結局、部屋に幼児が居る時の補助暖房として、あるいは寝室で終夜、マイルドに、超マイルドですが、温める用途が向くのであって、寒い冬の主暖房にはなりにくい性格のものです。
どの程度の熱量かは、既に何度も書きましたが、1000W~1500W程度のトースタを10分位使ってみれば分かるでしょう。くれぐれも過熱させないように。
Dysonのコマーシャルは、ざっと見た所、特段に間違った判断を誘発しやすいような不公正な表現はしていないように見えました。自分で良く考えれば、自分の用途に合っているかどうか判断できるでしょう。
なお、ファンヒータとは、石油ファンヒータのことです。電気式ファンヒータは普通の電熱線と温度、湿度の観点では同じこと。
温度の上げ下げがマイルド 湿度 温度 暖房器の表面温度
エアコン マイルド 乾燥 上げる 低い
ファンヒータ 普通 普通 上げる 高い
デロンギ 超マイルド ? 多少上げる 低い
エアコンは水分をださず、温度を十分に上げるので室内湿度は下がります。乾燥はその意味です。 なお、エアコンは室外気温が5℃以下になるとなかなか効きません。大抵は、電熱線が室外機に入っていて霜取りをしています。霜がつくと暖房は停止します。最新のモデルでは無停止運転ができるものがあります。氷点下15℃でも暖まると言うことです。
デロンギは水分をださず、温度も十分には上げないので、多少、湿度が下がるかも知れませんが、温度が上がらなければあまり変わらないかも知れません「?」はその意味です。温度が十分に上がらないのでは本末転倒です。

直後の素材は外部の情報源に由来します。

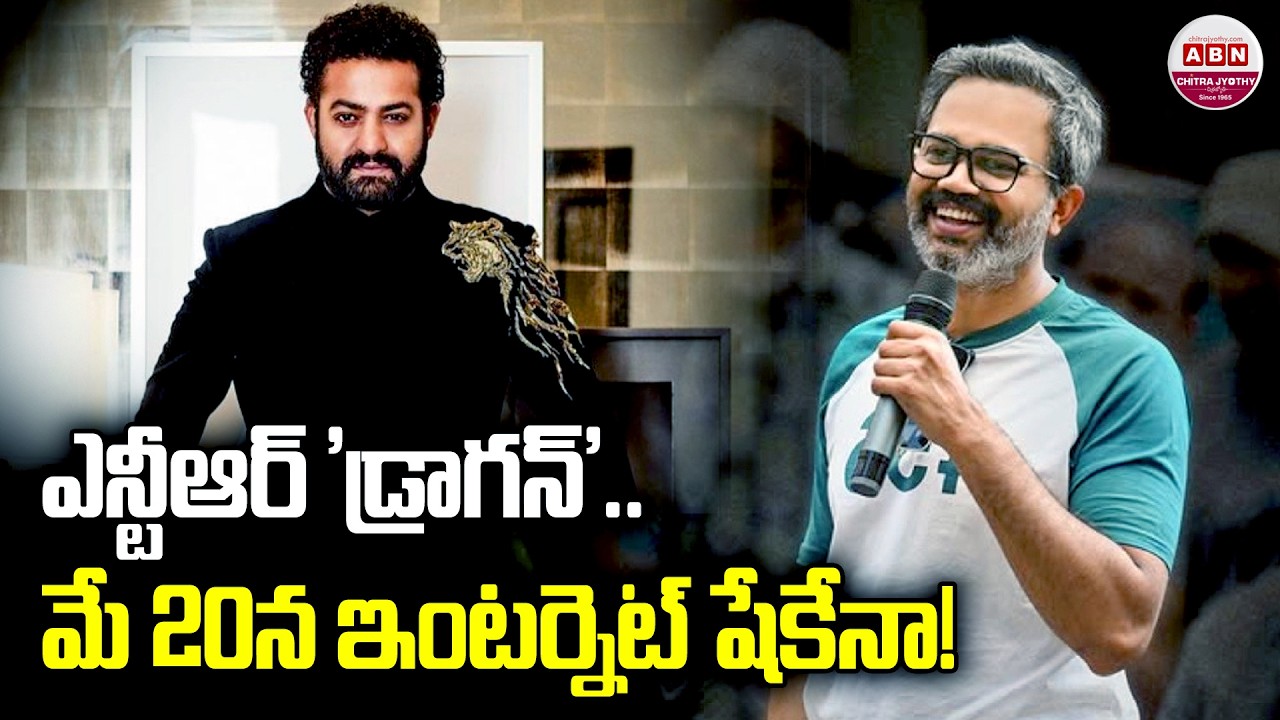 Dragon Movie Massive Update on NTR's Birthday Special | Prashanth Neel | ABN Chitrajyothy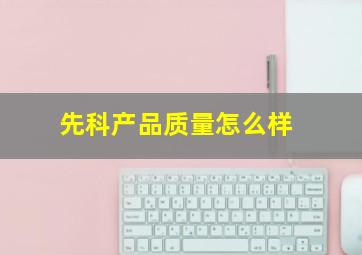 先科产品质量怎么样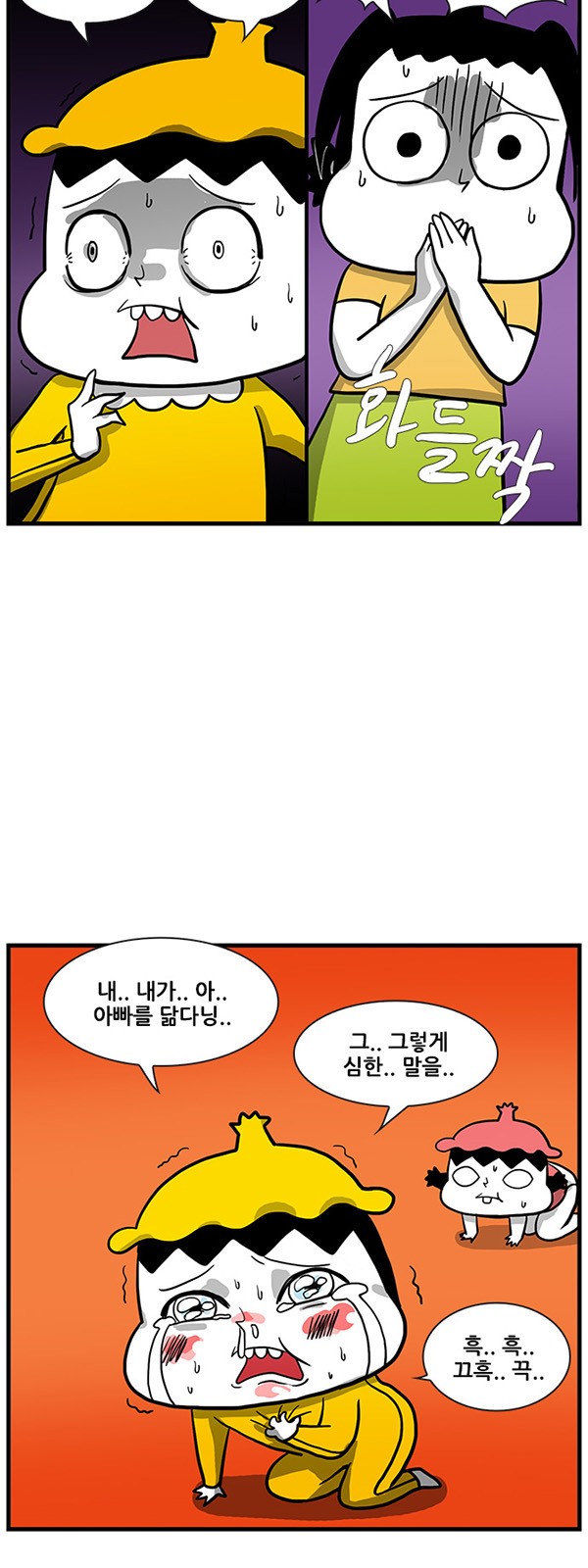 11 페이지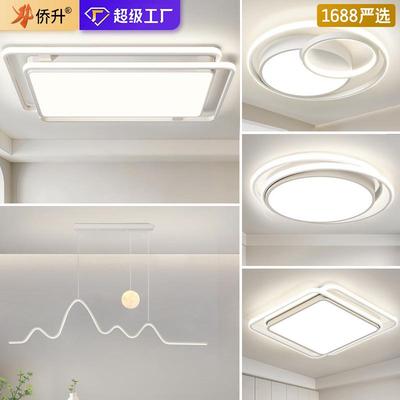 客厅灯广东中山灯具现代简约大气全屋套餐组合吸顶灯吊灯客厅主灯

ファンヒータは、燃焼により水分を出しますが、温度も十分にあげるので、湿度はその兼ね合いで決まります。これを標準としてみるという意味で「普通」です。通常、温度の上げが燃焼による水分の補給より大きいでしょうから、乾燥気味みなると思います。
要するに、用途により選択になるでしょう。
子供や高齢者がいれば、エアコンと床暖と加熱式加湿器。超音波加湿器は水の中のミネラルまで吹き出すので、水道水では、一冬で家具が真っ白になる可能性があります。肺の中はどうなっているのでしょう。少し怖いですね。
暖房費用を考えれば、ファンヒータ。ただし、空気の入れ替えと、火傷に注意。加湿器を備えたものが良いでしょう。
その他の電気式ヒータ:補助の採暖機器として。就寝中に火を使うファンヒータは怖いので、これらを補助的に使う、など。